Last week I owned one 5 mo old mini dachshund girl puppy. She is a very, very, very social girl. She loves everyone and everything. Know no boundaries when trying to make a new acquaintance. I work Sept.-June. I felt it would be better for her to have a partner to play with, etc. I wanted a male, and a puppy a tad older. I found a 10 month old boy mini dachs (technically he is a tweenie, not a mini). They play great together. We have had him four days and nights. I am expecting some adjustment issues. Pottying in the house, etc. Here is where my real problem lies: He is scared of everything and everyone. Instead of running and hiding, he barks and barks and growls. If you walk up on him too fast, well not me, but anyone other than me, he barks and growls. I have been taking him on a leash to a few of my neighbors homes, everyday, just to get to meet new people. I have taken my other puppy and I have gone without her. I really want him to be okay with my friends and family. I had a dog for eleven years that really only liked the people in my house. No others, no other animals. My nieces and nephews wouldn't even come over, because he would bite if he got the chance (he was a 5-6 lb mini dachs). The new dog has been following me EVERYWHERE. If I get up, he follows, even if he seems to be sleeping. I understand he is new here, but I don't know what to expect. I don't know how to make him not a freak. My daughter is staying here with her 8mo lab. They play one minute and then my new boy gets scared and barks and growls. As I am typing this he is laying on my bed barking mad because he heard the washing machine switch to spin cycle. I just don't know how to help him feel more comfortable. I am desperate. I don't know if I can keep a dog that is going to be aggressive toward outsiders. I bought him directly from a reputable breeder. Everything with them checks out. He loved the breeders dearly. He was in the house and played with the younger pups and cared for them when the mama was out. He adores me, and really has warmed up to my husband. The first couple of days, he would not go away from me, with my husband. Now he will go outside with him and initiate play with him. Please, any ideas will help. Am I expecting too much too soon from a 10 mo old puppy? Or is it a bad sign?


----------



## whiteleo (Sep 7, 2008)

Be consistent, and take him to lot's of places. Have your friends greet him in a calm and unintimidating manor and when he greets without barking reward him with a treat. I deal with sheltered dogs who were only kept at home and not took out into the public much and if your consistent, don't go out for too long in the beginning and let it be a pleasant experience over time they will get better. Good Luck!


----------



## Luckysasquatch (Jul 20, 2012)

Thanks! I know I am somewhat paranoid, because of my first little boy dachshund, but this guy is 14 pounds and therefore harder to just pick up when he is freaking out at people. Your words have given me a little peace of mind that this might all work out okay. It is working out great for my little girl. She loves having a buddy. Sometimes it gets a little crazy around here with the chase games. Mostly when the lab puppy is here. He is kinda big to run around the couch with these little guys! I guys part of my issue is that he is not a rescue dog, yet I am treating him like one. He was sold to me as a well adjusted puppy. He also is on a prey model raw diet, which is a lot for me to get used to and I may just be a little overwhelmed with it. Taking a deep breath! Thanks again!


----------



## DogExcellence (Jan 4, 2013)

Luckysasquatch, don't panic. 

First try socialization. have your puppies interact with many different things, all in positive ways. Praise and reward any good interactions with novel things. Never push your puppy into a situation that he doesn't like. 
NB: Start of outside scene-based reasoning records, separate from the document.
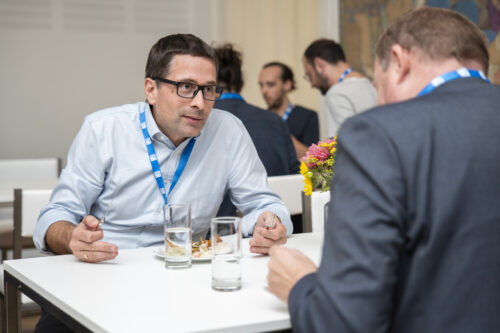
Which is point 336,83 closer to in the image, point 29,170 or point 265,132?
point 265,132

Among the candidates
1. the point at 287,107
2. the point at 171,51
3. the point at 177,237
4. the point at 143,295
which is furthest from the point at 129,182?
the point at 287,107

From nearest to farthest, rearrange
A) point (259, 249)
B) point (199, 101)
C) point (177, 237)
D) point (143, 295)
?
point (143, 295) → point (177, 237) → point (259, 249) → point (199, 101)

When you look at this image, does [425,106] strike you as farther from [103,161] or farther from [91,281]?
[103,161]

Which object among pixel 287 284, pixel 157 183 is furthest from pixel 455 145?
pixel 157 183

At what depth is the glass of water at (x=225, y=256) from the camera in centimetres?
138

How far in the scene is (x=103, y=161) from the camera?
2111mm

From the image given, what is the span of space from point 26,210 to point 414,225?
198cm

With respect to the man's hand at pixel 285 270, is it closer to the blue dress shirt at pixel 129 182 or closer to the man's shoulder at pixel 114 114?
the blue dress shirt at pixel 129 182

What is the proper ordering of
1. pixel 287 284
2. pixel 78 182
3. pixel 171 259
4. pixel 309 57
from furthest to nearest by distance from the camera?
pixel 309 57
pixel 78 182
pixel 171 259
pixel 287 284

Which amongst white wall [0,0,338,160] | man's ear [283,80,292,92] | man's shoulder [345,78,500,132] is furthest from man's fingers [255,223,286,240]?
white wall [0,0,338,160]

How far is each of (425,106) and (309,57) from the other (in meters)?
3.72

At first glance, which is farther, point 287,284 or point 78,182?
point 78,182

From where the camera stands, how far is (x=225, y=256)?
54.5 inches

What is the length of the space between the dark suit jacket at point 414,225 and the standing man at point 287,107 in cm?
372
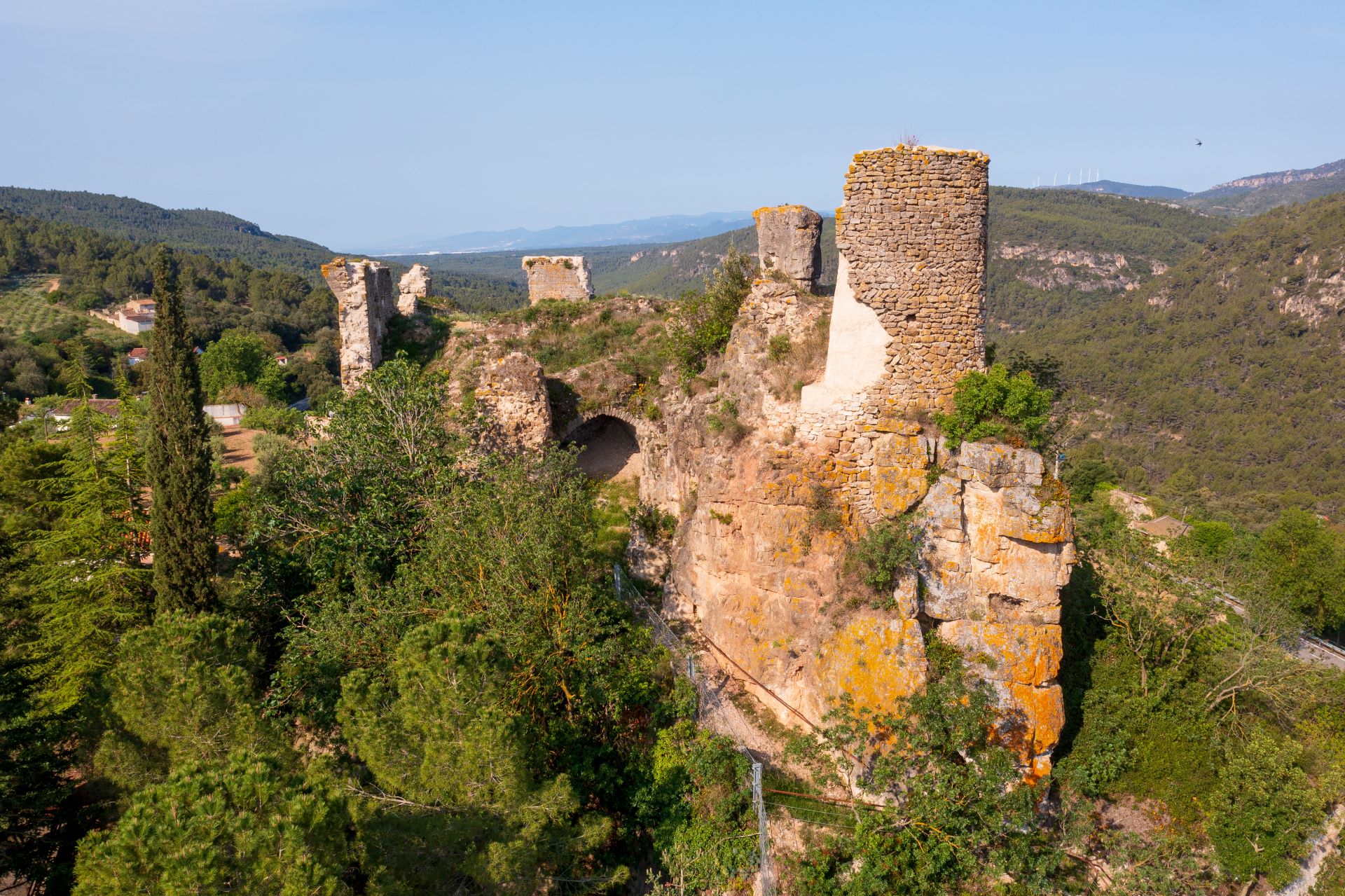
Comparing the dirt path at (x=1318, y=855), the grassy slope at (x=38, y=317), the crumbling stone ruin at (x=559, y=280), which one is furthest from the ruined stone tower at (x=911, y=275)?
the grassy slope at (x=38, y=317)

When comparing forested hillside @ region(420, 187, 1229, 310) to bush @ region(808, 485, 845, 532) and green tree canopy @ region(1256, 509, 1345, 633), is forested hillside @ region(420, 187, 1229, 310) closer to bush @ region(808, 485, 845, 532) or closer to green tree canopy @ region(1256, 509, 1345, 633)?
green tree canopy @ region(1256, 509, 1345, 633)

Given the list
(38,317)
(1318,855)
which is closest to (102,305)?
(38,317)

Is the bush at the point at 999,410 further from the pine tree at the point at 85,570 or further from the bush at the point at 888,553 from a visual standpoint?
the pine tree at the point at 85,570

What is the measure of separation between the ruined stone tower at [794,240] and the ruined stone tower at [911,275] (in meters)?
2.45

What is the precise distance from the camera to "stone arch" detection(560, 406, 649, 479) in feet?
62.2

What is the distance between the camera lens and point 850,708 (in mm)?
10633

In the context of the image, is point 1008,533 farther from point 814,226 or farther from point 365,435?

Here is a link that tells you about desensitization. To help fearful dogs.

Hope it helps!


----------



## porchpotty (Aug 10, 2011)

One of the most common stimuli of aggression is when a dog senses danger. Now, keep in mind that many owners have their dogs for that exact reason- to protect. They have the instinctive nature to love you and the unbreakable desire to protect you from harm. When out and about, another dog may want to simply explore or even meet you. But, to your dog, they may appear to be trying to do harm to you. They don’t always know the difference.

This is why socialization is imperative to a dog’s development. When you meet new dogs, familiarize yourself with both dogs at the same time. Pet them both, while restraining them both, along with your fellow dog owner. This definitely needs to be a group effort.

Do keep in mind that dogs are very protective of you, their loving owner, but it is also your job to protect those around you from your dog’s protective instincts. Perhaps the best way to introduce a new person is to positively interact with them. You may find your dog barking at first, attempting to scare an intruder away (especially when they ring the doorbell), but if you simply shake hands and act in a friendly manner, your dog can pick up on your attitude in the situation. A friendly handshake is always good. You may avoid hugging, though, since it may be taken as an attack. Instead, restrain your dog and allow them to watch while you interact with another person. Keep in mind that sniffing and inspecting are important before acceptance.


----------